Chaillan entreprend de moderniser ce qui peut l’être. Avec son équipe, il crée ce qu’on appelle des containers informatiques qui permettent d’isoler des éléments de logiciels pour faciliter les modifications de code informatique. Là encore, une pratique courante dans l’industrie du logiciel, mais inédite au Pentagone. C’est ainsi qu’il modernise le mythique avion-espion U2 en lui ajoutant des capacités nouvelles. La méthode a permis à cet avion, dont la conception remonte à 1955, de communiquer directement avec des satellites militaires et d’embarquer des modules d’intelligence artificielle pouvant être mis à jour à distance, exactement à la façon d’une Tesla. Avec SpaceX, les entreprises d’Elon Musk sont d’ailleurs la référence industrielle et culturelle pour Nicolas Chaillan. Leur rapidité d’exécution, leur agilité autant que leur gestion au cordeau sont l’antithèse de l’armée : « Au DoD, les ratios sont terribles : pour acheter un dollar de marchandise, on perd déjà 60 cents dans le processus d’acquisition ; puis, on achète en général pour 20 cents de matériel inadapté ; enfin, entre ce qui ne fonctionne pas et ce qui est en retard, on doit être sur 5 ou 10 cents de retour sur investissement sur chaque dollar dépensé. Chez SpaceX, la proportion est inverse ! »

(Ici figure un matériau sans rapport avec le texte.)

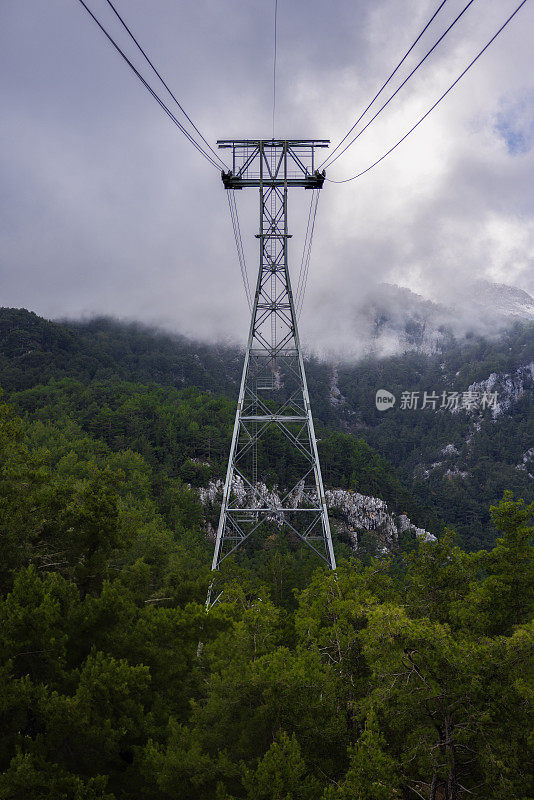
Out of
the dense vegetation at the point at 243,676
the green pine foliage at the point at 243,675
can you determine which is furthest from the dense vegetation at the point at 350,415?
the green pine foliage at the point at 243,675

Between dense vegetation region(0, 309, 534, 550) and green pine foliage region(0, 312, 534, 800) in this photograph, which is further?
dense vegetation region(0, 309, 534, 550)

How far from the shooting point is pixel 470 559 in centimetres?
1554

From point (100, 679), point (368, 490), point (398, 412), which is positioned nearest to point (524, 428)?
point (398, 412)

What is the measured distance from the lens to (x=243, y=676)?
10.8m

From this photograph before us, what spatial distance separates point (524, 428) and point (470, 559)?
153395 mm

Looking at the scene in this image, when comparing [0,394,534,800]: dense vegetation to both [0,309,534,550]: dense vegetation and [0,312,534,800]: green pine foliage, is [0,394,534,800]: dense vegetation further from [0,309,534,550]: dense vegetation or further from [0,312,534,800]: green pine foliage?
[0,309,534,550]: dense vegetation

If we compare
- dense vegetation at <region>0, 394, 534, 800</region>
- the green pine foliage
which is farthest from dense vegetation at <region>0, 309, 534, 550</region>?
the green pine foliage

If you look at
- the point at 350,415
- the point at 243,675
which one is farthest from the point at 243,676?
the point at 350,415

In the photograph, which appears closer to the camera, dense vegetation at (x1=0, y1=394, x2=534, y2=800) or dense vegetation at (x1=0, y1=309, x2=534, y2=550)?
dense vegetation at (x1=0, y1=394, x2=534, y2=800)

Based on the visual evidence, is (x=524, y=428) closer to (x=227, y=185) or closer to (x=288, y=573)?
(x=288, y=573)

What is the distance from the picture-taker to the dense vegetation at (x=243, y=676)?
8203mm

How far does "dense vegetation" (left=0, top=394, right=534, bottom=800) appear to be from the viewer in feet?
26.9

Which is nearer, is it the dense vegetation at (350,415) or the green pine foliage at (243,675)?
the green pine foliage at (243,675)

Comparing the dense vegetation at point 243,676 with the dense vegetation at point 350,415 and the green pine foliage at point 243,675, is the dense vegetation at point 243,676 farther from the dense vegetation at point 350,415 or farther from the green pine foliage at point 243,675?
the dense vegetation at point 350,415
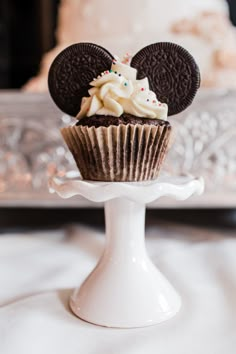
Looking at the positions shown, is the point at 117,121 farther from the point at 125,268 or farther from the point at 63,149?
the point at 63,149

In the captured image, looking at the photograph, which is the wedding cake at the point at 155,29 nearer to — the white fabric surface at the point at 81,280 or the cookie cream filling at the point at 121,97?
the white fabric surface at the point at 81,280

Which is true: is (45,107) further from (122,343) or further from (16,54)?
(16,54)

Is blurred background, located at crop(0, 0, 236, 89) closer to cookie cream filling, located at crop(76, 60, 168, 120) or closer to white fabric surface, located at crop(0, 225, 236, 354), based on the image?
white fabric surface, located at crop(0, 225, 236, 354)

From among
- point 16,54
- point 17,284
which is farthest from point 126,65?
point 16,54

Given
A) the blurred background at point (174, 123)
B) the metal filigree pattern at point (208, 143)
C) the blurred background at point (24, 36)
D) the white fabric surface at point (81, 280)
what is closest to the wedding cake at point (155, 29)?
the blurred background at point (174, 123)

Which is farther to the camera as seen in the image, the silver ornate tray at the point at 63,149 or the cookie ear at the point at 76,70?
the silver ornate tray at the point at 63,149

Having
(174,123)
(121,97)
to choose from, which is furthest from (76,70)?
(174,123)
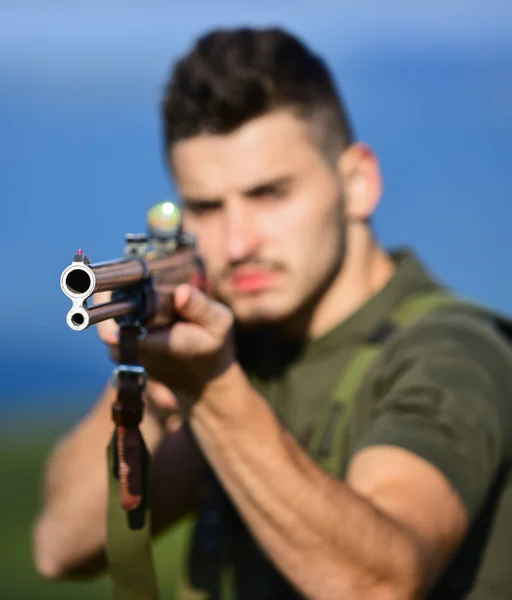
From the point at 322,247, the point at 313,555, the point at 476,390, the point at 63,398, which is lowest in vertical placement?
the point at 63,398

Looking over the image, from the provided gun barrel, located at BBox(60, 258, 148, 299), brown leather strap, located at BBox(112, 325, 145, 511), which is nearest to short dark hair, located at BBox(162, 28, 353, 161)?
brown leather strap, located at BBox(112, 325, 145, 511)

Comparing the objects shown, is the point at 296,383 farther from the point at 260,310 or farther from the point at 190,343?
the point at 190,343

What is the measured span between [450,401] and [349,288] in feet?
3.83

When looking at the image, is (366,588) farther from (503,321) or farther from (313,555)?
(503,321)

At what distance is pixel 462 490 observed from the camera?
3047 millimetres

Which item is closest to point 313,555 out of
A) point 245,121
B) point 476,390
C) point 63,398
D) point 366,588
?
point 366,588

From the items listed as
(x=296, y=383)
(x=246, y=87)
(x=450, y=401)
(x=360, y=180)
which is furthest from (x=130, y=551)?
(x=360, y=180)

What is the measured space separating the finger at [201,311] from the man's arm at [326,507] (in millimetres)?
140

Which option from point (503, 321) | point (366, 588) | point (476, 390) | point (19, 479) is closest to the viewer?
point (366, 588)

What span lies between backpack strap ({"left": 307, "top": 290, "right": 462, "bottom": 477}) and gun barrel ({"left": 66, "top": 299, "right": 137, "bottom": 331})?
3.92ft

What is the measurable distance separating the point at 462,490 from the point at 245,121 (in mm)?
1710

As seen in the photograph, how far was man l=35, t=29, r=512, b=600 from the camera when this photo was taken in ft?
9.48

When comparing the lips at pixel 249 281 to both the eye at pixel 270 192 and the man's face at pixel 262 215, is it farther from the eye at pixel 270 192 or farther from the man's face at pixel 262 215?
the eye at pixel 270 192

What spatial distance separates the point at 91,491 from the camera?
13.3 feet
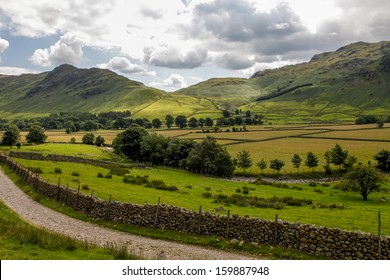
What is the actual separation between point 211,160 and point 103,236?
63323mm

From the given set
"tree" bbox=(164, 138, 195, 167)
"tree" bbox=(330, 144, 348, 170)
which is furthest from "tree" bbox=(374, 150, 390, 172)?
"tree" bbox=(164, 138, 195, 167)

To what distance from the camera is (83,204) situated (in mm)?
34188

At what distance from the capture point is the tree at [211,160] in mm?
87500

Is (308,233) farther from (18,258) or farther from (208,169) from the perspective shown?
(208,169)

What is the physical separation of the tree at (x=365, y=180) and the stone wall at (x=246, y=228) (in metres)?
37.0

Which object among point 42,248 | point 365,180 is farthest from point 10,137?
point 42,248

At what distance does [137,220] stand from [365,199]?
41.6 meters

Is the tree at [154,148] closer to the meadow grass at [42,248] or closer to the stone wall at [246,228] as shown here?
the stone wall at [246,228]

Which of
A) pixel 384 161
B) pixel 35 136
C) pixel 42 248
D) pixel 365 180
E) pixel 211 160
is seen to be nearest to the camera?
pixel 42 248

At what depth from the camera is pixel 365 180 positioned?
180 feet

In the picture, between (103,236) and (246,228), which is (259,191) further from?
(103,236)

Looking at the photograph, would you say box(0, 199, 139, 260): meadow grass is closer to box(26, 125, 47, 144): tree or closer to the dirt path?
the dirt path

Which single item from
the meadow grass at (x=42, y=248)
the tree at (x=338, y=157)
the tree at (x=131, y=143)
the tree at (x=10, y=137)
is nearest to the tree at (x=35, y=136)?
the tree at (x=10, y=137)
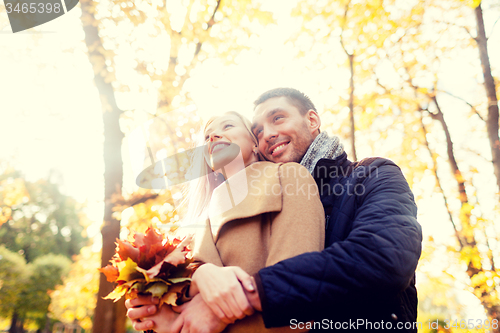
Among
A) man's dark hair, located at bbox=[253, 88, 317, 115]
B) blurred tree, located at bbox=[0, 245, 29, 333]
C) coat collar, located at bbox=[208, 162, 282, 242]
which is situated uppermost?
man's dark hair, located at bbox=[253, 88, 317, 115]

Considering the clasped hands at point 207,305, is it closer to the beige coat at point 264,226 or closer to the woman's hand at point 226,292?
the woman's hand at point 226,292

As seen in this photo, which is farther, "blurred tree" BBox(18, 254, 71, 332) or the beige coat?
"blurred tree" BBox(18, 254, 71, 332)

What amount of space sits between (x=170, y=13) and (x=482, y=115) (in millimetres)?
6663

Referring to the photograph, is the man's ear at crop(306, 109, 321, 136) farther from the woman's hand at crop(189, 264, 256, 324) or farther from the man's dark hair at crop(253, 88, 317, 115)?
the woman's hand at crop(189, 264, 256, 324)

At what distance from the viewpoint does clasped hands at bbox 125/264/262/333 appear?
115cm

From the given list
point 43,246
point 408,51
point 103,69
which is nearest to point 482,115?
point 408,51

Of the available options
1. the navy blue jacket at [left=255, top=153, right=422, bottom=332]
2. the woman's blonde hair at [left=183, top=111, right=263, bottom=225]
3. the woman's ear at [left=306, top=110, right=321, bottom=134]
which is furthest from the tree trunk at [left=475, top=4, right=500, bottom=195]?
the woman's blonde hair at [left=183, top=111, right=263, bottom=225]

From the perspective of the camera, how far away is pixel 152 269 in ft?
3.98

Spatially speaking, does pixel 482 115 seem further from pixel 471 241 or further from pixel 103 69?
pixel 103 69

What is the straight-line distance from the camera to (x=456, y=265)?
4871mm

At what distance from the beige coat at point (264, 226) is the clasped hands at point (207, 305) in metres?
0.11

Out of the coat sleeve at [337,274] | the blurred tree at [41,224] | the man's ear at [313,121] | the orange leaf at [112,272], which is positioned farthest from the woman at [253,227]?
the blurred tree at [41,224]

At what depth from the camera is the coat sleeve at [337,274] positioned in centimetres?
114

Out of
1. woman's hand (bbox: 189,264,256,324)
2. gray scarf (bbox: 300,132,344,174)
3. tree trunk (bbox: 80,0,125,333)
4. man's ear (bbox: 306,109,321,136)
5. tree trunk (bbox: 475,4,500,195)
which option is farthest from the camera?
tree trunk (bbox: 475,4,500,195)
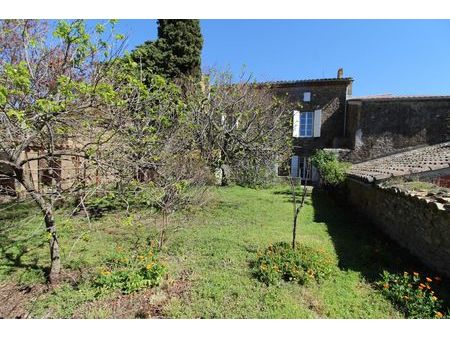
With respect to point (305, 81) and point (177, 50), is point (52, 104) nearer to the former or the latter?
point (177, 50)

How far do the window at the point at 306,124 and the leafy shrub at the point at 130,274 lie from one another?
50.5 ft

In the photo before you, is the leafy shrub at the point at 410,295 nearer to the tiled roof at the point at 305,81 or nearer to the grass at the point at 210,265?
the grass at the point at 210,265

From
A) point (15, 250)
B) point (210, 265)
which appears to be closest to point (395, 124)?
point (210, 265)

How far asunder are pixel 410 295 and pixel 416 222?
2063mm

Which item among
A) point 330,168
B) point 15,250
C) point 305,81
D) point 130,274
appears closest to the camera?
point 130,274

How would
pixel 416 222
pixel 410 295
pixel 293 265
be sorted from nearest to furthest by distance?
pixel 410 295
pixel 293 265
pixel 416 222

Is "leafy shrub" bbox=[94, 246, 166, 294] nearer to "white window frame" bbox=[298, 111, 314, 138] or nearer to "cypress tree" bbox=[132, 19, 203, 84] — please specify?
"cypress tree" bbox=[132, 19, 203, 84]

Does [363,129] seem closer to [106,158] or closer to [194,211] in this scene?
[194,211]

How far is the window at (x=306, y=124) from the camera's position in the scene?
739 inches

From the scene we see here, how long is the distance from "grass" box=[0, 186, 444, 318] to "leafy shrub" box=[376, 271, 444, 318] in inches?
6.6

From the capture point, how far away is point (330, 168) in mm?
13258

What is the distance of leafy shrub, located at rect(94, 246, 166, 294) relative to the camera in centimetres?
456
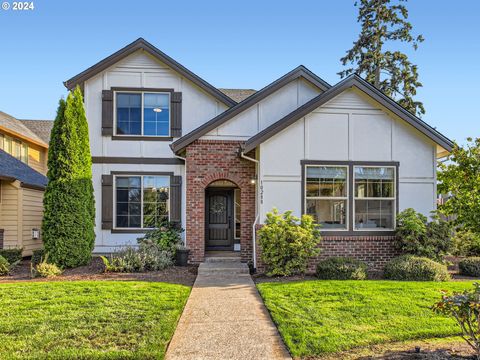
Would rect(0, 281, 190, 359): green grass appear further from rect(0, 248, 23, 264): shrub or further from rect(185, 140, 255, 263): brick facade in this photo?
rect(0, 248, 23, 264): shrub

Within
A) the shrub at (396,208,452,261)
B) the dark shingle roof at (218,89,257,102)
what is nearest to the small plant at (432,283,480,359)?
the shrub at (396,208,452,261)

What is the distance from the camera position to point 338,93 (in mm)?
9375

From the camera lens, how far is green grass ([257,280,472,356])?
4.61 meters

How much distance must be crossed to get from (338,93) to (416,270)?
486cm

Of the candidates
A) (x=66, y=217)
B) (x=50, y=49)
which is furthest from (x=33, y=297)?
(x=50, y=49)

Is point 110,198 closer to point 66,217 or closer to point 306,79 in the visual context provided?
point 66,217

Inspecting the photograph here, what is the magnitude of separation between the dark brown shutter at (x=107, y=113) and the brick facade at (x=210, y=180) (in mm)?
3417

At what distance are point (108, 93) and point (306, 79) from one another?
6.80 metres

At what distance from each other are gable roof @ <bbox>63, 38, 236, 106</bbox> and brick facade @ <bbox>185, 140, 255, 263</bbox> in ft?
8.17

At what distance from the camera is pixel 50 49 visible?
13.3 m

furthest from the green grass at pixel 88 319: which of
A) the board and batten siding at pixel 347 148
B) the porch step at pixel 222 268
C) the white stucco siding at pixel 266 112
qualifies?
the white stucco siding at pixel 266 112

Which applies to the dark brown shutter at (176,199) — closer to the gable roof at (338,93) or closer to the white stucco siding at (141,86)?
the white stucco siding at (141,86)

La prochaine guerre contre la Chine

Chaillan est convaincu que l’affrontement avec la Chine se jouera dans deux domaines : l’intelligence artificielle et les cyberattaques. Pour lui, la Chine a d’ores et déjà un avantage considérable dont elle tirera tôt ou tard profit, d’abord en attaquant Taiwan dans les trois ans qui viennent, estime-t-il.

C’est en accédant au plus haut niveau de la machine du renseignement américain que Nicolas Chaillan s’est forgé cette certitude. « Tous les wargames que nous avons effectués au Pentagone auxquels j’ai pu assister se sont soldés par une défaite complète des Etats-Unis. On est battus dans tous les cas de figure. Pour commencer, nous perdons toutes nos communications en vingt-quatre heures. » Il ajoute : « Je pense que l’armée chinoise n’ira même pas jusque-là : en cas de guerre, elle commencera par anéantir une grande partie du réseau électrique des Etats-Unis ; rétablir le courant dans le pays sera tellement prioritaire qu’on pensera à autre chose qu’à défendre Taïwan... »

Dans son français truffé d’anglicismes et teinté de l’accent marseillais de son enfance, Chaillan n’a de cesse de dénoncer l’obsolescence de la doctrine américaine prise entre un état-major qui veut les mêmes armes que par le passé mais en plus grand et plus cher, et un réseau de prestataires soucieux de préserver une rente fabuleuse. « Les militaires veulent encore des tanks et des navires qui ne servent à rien, là où il faut des armes agiles comme des essaims de drones pilotés par de l’intelligence artificielle. » Comme d’autres experts militaires, Chaillan est certain que la prochaine guerre sera largement asymétrique avec, côté chinois, des armes légères, autonomes et produites en masse, capables d’envoyer par le fond un porte-avions et tout son équipement à coup d’attaques dites « saturantes ». Sans même compter les bases spatiales et les missiles hypersoniques : « La Chine en a construit 200 et nous 10 ! »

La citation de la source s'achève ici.